Als die Hamburger Halle zum Tollhaus wurde, hielt sich einer der Protagonisten dezent zurück. Ein verhaltenes Klatschen. Mehr nicht. Während die Mannschaft ihren 27:19 (11:6)-Erfolg im Nordderby gegen die SG Flensburg-Handewitt ausgelassen feierte, bremste Martin Schwalb die Euphorie. "Wir müssen den Sieg richtig einordnen. Wir haben lediglich ein Spiel gewonnen - mehr nicht", sagte der Präsident und ergänzte: "Aber das Spiel hat Spaß gemacht, und wir sind in der Saison angekommen."
Jogi Bitter mit 20 Paraden
HSV-Trainer Per Carlen wusste unterdessen, bei wem er sich nach dem so wichtigen Sieg gegen seinen Ex-Klub zu bedanken hatte. Unmittelbar nach dem Schlusspfiff rannte der Schwede quer über den Platz, um seinen Torwart Johannes Bitter in die Arme zu schließen. "Jogi hat ein super Spiel gemacht", sagte Carlen. Sein Flensburger Trainer-Kollege brachte es auf den Punkt: "Bitter hat das Spiel für sein Team gewonnen."

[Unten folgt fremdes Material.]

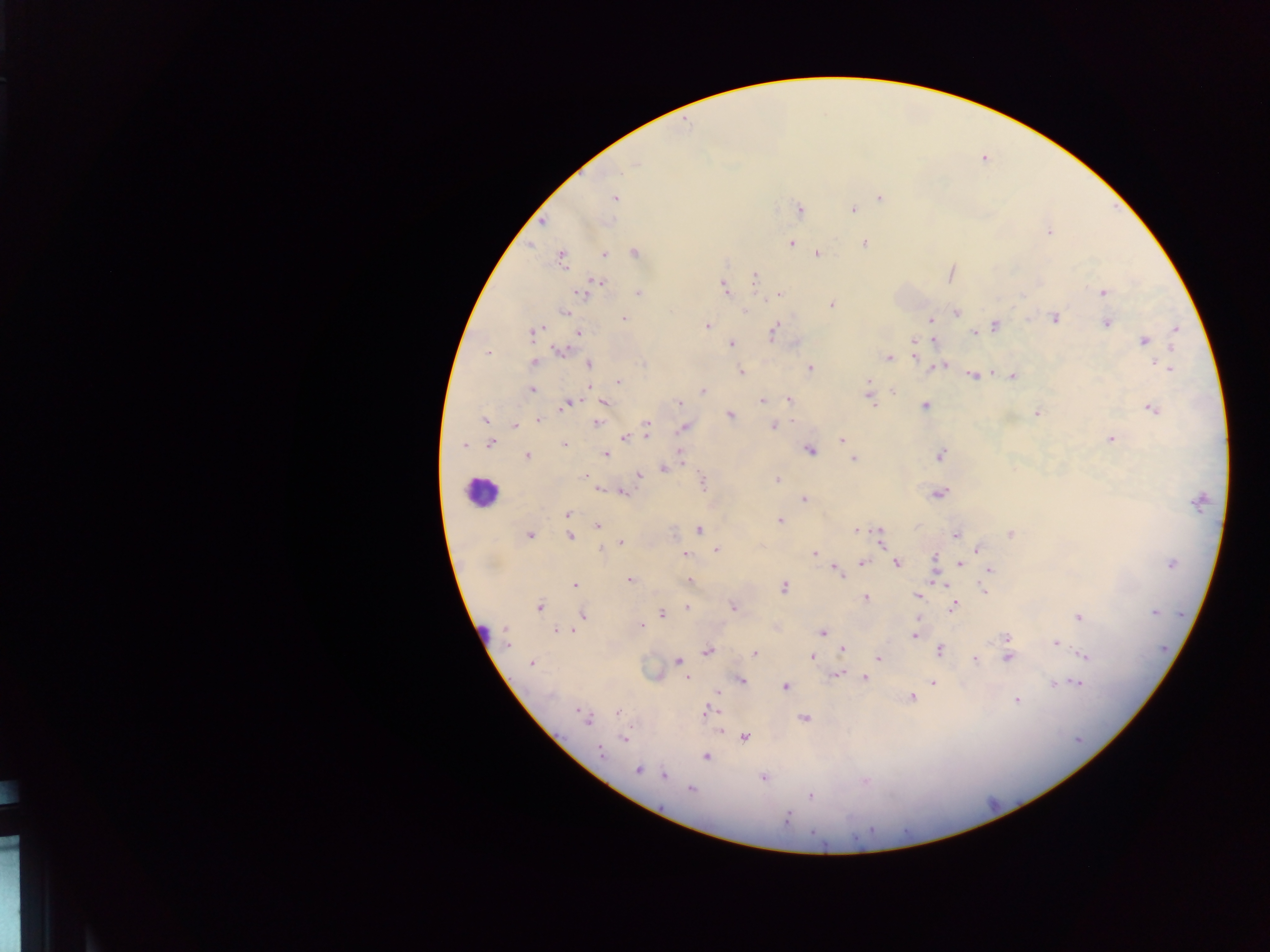

Approximate centers as {x, y} in pixels.
Summary:
  - Leukocyte locations: {482, 492}, {482, 631}
  - Plasmodium parasite locations: {635, 165}, {614, 198}, {880, 198}, {800, 209}, {853, 210}, {542, 221}, {1049, 232}, {865, 243}, {791, 244}, {635, 252}, {817, 253}, {605, 255}, {561, 258}, {951, 274}, {755, 278}, {589, 288}, {724, 288}, {1103, 292}, {638, 293}, {780, 295}, {832, 304}, {565, 311}, {745, 311}, {957, 312}, {1055, 318}, {625, 319}, {931, 320}, {1108, 323}, {995, 325}, {707, 326}, {1175, 329}, {773, 332}, {533, 333}, {579, 333}, {974, 333}, {933, 341}, {1143, 341}, {914, 342}, {732, 343}, {796, 343}, {560, 352}, {914, 352}, {487, 353}, {889, 358}, {535, 363}, {589, 364}, {644, 364}, {941, 365}, {1167, 366}, {935, 367}, {811, 368}, {741, 371}, {990, 373}, {973, 375}, {1012, 376}, {619, 382}, {868, 383}, {531, 389}, {869, 389}, {704, 390}, {893, 391}, {870, 397}, {789, 399}, {762, 401}, {680, 402}, {568, 403}, {604, 403}, {924, 406}, {1153, 408}, {1037, 413}, {730, 415}, {484, 420}, {539, 420}, {597, 423}, {647, 423}, {514, 426}, {774, 427}, {684, 428}, {647, 435}, {624, 437}, {1111, 439}, {842, 440}, {490, 444}, {464, 445}, {564, 445}, {810, 450}, {605, 454}, {680, 455}, {940, 455}, {527, 456}, {853, 459}, {664, 468}, {640, 476}, {584, 477}, {778, 479}, {703, 482}, {600, 490}, {623, 492}, {938, 493}, {804, 499}, {1199, 501}, {566, 514}, {780, 521}, {598, 525}, {699, 530}, {857, 530}, {878, 530}, {1011, 533}, {956, 535}, {530, 536}, {570, 536}, {881, 539}, {621, 542}, {600, 549}, {978, 549}, {717, 550}, {814, 553}, {684, 554}, {934, 559}, {862, 563}, {896, 563}, {960, 564}, {1171, 564}, {837, 570}, {990, 570}, {629, 580}, {690, 581}, {574, 586}, {783, 587}, {984, 590}, {918, 596}, {866, 598}, {732, 606}, {539, 607}, {687, 607}, {953, 608}, {1154, 612}, {661, 613}, {584, 615}, {1078, 617}, {642, 625}, {506, 629}, {575, 630}, {557, 631}, {822, 633}, {914, 635}, {1006, 637}, {1055, 643}, {508, 646}, {843, 649}, {940, 651}, {708, 652}, {755, 654}, {1085, 656}, {811, 657}, {879, 658}, {1008, 658}, {677, 660}, {975, 660}, {531, 664}, {837, 674}, {687, 678}, {864, 678}, {742, 681}, {933, 682}, {1054, 683}, {1078, 684}, {785, 686}, {717, 692}, {550, 697}, {911, 698}, {1017, 699}, {577, 711}, {707, 712}, {617, 713}, {582, 716}, {587, 719}, {805, 719}, {719, 731}, {744, 737}, {624, 738}, {602, 753}, {706, 757}, {638, 770}, {664, 775}, {763, 777}, {865, 781}, {691, 790}, {810, 795}, {787, 817}
  - Field of view: single
  - Capture: mobile-phone photograph through a microscope
  - Country: Ghana
  - Preparation: thick blood smear
  - Image size: 1270×952 pixels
Name the cell type shown.
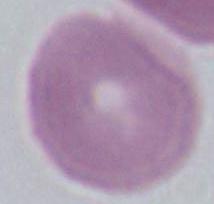

This is an erythrocyte.

magnification = 1000x
modality = photomicrograph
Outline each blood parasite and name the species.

Insgesamt brachte es der Hamburger Torhüter auf 20 Paraden. "Ich freue mich auf die Spiele, in denen es um alles geht", sagte Matchwinner Bitter, der unter einem besonderen Druck stand.
Weil Hamburgs zweiter Keeper Dan Beutler mit einer Magen-Darm-Grippe zu Hause im Bett lag, musste der ehemalige Nationaltorhüter vor den Augen von Bundestrainer Martin Heuberger durchspielen. "Drucksituationen wie diese machen mir Spaß. Je größer der Druck, desto besser", sagte Bitter.

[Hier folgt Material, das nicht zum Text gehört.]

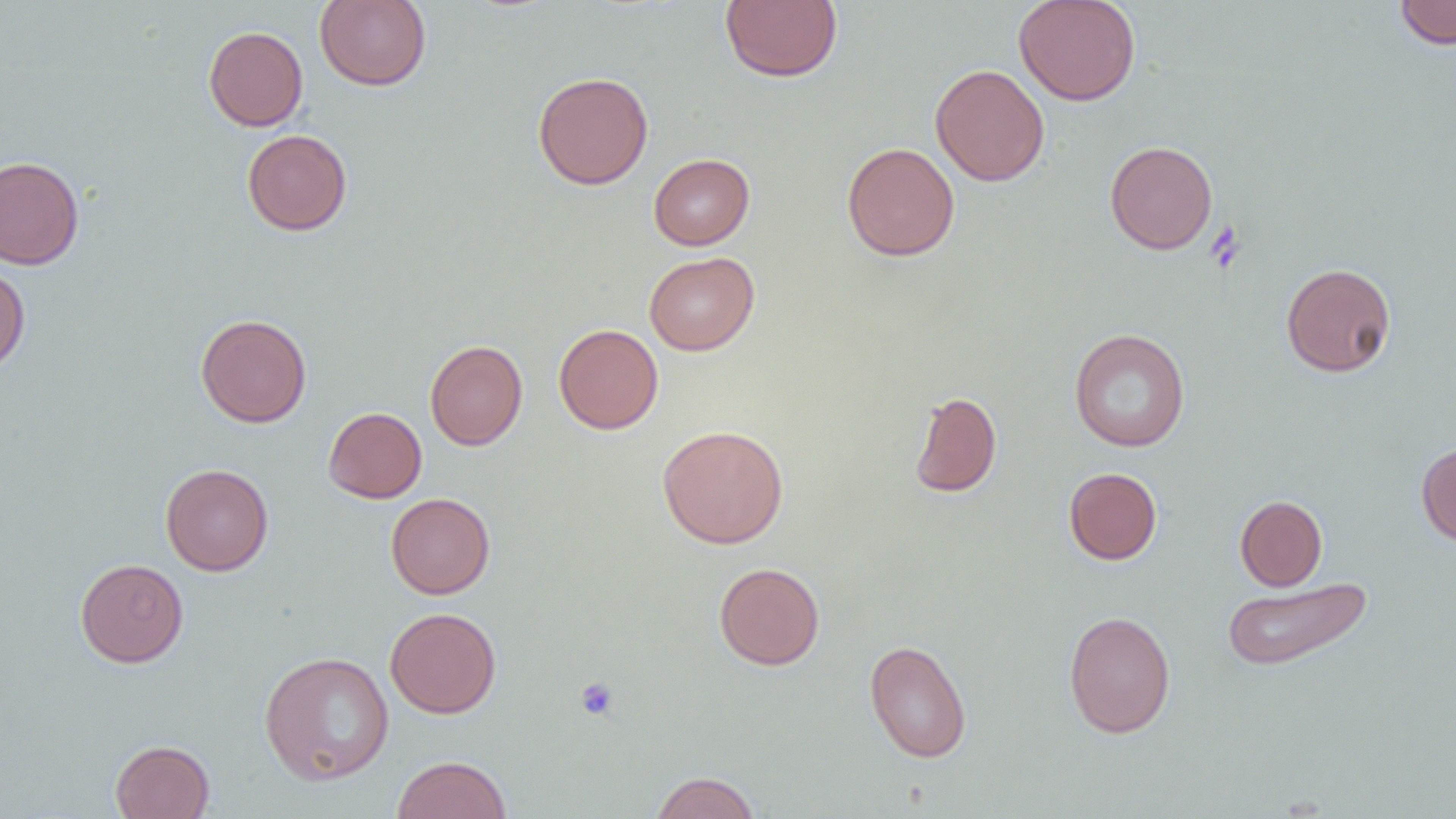
No blood parasites seen.

Summary:
  - Coordinate format: approximate bounding boxes as named x1/y1/x2/y2 corners in pixels
  - Uninfected red blood cell locations: (x1=315, y1=0, x2=431, y2=91), (x1=720, y1=0, x2=842, y2=83), (x1=1013, y1=0, x2=1141, y2=106), (x1=1394, y1=0, x2=1456, y2=50), (x1=203, y1=25, x2=308, y2=131), (x1=930, y1=64, x2=1049, y2=187), (x1=532, y1=71, x2=654, y2=190), (x1=242, y1=129, x2=352, y2=235), (x1=1105, y1=140, x2=1218, y2=254), (x1=842, y1=142, x2=960, y2=261), (x1=648, y1=153, x2=755, y2=250), (x1=0, y1=155, x2=84, y2=270), (x1=644, y1=252, x2=759, y2=355), (x1=1280, y1=262, x2=1397, y2=377), (x1=0, y1=263, x2=30, y2=374), (x1=195, y1=314, x2=312, y2=427), (x1=553, y1=324, x2=664, y2=434), (x1=1069, y1=328, x2=1190, y2=452), (x1=425, y1=339, x2=528, y2=450), (x1=909, y1=391, x2=1002, y2=498), (x1=323, y1=407, x2=427, y2=503), (x1=657, y1=424, x2=789, y2=548), (x1=1416, y1=441, x2=1456, y2=547), (x1=160, y1=463, x2=273, y2=576), (x1=1063, y1=467, x2=1162, y2=565), (x1=386, y1=493, x2=495, y2=599), (x1=1235, y1=495, x2=1327, y2=591), (x1=75, y1=558, x2=188, y2=668), (x1=713, y1=562, x2=825, y2=670), (x1=1221, y1=577, x2=1373, y2=672), (x1=385, y1=607, x2=501, y2=718), (x1=1063, y1=610, x2=1176, y2=738), (x1=864, y1=639, x2=972, y2=762), (x1=259, y1=651, x2=394, y2=784), (x1=110, y1=740, x2=214, y2=818), (x1=392, y1=755, x2=512, y2=819), (x1=649, y1=771, x2=761, y2=818)
  - Platelet locations: (x1=1206, y1=220, x2=1247, y2=274), (x1=575, y1=677, x2=619, y2=721)
  - Slide-level diagnosis: negative for blood parasites
  - Magnification: 1000x
  - Modality: light microscopy
  - Image size: 1456×819 pixels
  - Field of view: single
  - Preparation: thin blood film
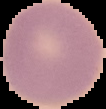
From a thin blood film. Image is 106×109 pixels. Segmented cell region on a black background. Result: negative for malaria parasites.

"Jetzt geht die Saison richtig los"
Neben seiner kompakten Defensive profitierte der HSV vor allem von seiner stark verbesserten Körpersprache. "Flensburg ist an unserem Kampfgeist zerschellt", analysierte Bitter. Immer wieder pushten die Hamburger sich und das Publikum. Während die Fans "der HSV ist wieder da" skandierten, erklärte Bitter die Titeljagd für eröffnet: "Jetzt geht die Saison richtig los."
Die starke Abwehrleistung konnte allerdings die Probleme in der Offensive nicht vollständig kaschieren. Nach den verletzungsbedingten Ausfällen von Michael Kraus (Aufbautraining nach Innenbandriss), Trainer-Sohn Oscar Carlen (Kreuzbandriss) und Marcin Lijewski (Aufbautraining nach Sprunggelenk-OP) läuft es im Hamburger Angriffsspiel noch nicht rund. Von der letztjährigen Meistersaison, in der der HSV den gefährlichsten Angriff stellte, ist das Team noch ein Stück weit entfernt.
Erster Saisonsieg gegen Spitzenteam
Der Sieg gegen Flensburg war für den HSV der erste Saisonsieg gegen eine Spitzenmannschaft. Nach zwei Niederlagen gegen die Füchse Berlin und die Rhein-Neckar Löwen drohte zwischenzeitlich bereits das Aus im Titelkampf. "Wir haben zuletzt viel gesprochen", sagte Abwehrspezialist Matthias Flohr: "Die vier Tage beim Champions-League-Spiel in Rumänien haben uns enger zusammengeschweißt."Und auch Präsident Schwalb konnte es sich nicht verkeifen, am Ende doch noch eine Kampfansage in Richtung Kiel zu schicken: "In dieser Form wird es für die anderen Mannschaften nicht einfach sein, uns zu schlagen."